I noticed some strange referrers in my http logs. I saw some entries like:
80.175.64.69 - - [08/Aug/2005:01:30:59 -0700] "GET /imgs/rss20_logo.gif HTTP/1.1" 200 989 "http://lisa.duckdriver.com:3420/cache.px?id=22823" "Mozilla/5.0 (compatible; Konqueror/3.1; Linux)"
It looks like there is a web site called DuckDriver which states it is a Personal Internet Manager. It looks like it is caching my site. But that is not the bad part, it looks like it is stripping part of my html. One of the things that it is stripping is my Google Adsense javascript.
I have blocked access from clients with this referrer, and from the host that is doing the caching itself (80.175.64.72).
Update: It looks like the site that had a cache of my content has been made inaccessible from the outside, and access are redirected to this page. I found something interesting on that page:
Because the bots do not 'spider' your website (ie. they do not recursively grab pages) they do not check robots.txt before scanning. The ability to regularly scan the submitted page is essential for the upkeep of the Blogwise database and we require this action to avoid delisting blogs unnecessarily.
So if I wanted to prevent the indexing from their spider, I wouldn't be able to use the standard robots.txt mechanism. This seems wrong.
Update #2: Sven from Blogwise added a comment describing that this is the Blogwise cache. It is not intended to be a public cache. I will be removing the blocks that I added before.
Technorati Tags: Blogging, DuckDriver, system admin
Paul - this is the Blogwise cache. Presumably you've either submitted your site to Blogwise or you're already listed.
ReplyDeleteIt's not indexing your site - merely taking a cache of the page submitted so that I can do further analysis of it without taking unnecessary bandwidth.

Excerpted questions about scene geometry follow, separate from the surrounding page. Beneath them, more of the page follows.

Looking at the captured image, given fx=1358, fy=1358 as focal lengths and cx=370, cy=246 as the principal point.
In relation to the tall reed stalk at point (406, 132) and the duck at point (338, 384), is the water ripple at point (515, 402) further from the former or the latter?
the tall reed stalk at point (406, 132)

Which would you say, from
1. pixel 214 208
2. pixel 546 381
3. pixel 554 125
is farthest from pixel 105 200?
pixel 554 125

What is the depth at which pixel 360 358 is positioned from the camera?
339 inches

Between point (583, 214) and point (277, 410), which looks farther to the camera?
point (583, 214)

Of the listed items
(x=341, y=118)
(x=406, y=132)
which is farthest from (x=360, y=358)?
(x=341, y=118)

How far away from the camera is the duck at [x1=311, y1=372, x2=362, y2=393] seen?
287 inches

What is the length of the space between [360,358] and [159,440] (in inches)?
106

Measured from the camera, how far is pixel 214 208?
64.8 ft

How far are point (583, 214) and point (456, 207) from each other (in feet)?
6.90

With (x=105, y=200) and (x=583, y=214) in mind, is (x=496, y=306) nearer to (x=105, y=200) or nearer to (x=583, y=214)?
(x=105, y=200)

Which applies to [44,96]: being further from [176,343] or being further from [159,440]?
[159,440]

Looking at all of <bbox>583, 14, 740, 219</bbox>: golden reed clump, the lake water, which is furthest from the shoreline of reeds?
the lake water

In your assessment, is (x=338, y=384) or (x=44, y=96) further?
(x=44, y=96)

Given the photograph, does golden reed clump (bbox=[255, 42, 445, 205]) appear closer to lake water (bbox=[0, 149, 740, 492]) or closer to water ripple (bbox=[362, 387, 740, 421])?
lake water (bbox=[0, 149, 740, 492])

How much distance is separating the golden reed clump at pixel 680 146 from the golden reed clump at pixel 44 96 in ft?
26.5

The cache is designed to be private - ie. it's not intended as a public copy of your site. I realised this was open earlier this week and hence put the bounce in to an explanation page.
I've also changed the useragent and referer so that it's explicity coming from Blogwise -- the activity has nothing to do with DuckDriver (my employers, who kindly let me host my hobby site on their connection).
Sorry for the confusion, and I am very open to people's views on this, so your feedback is valuable.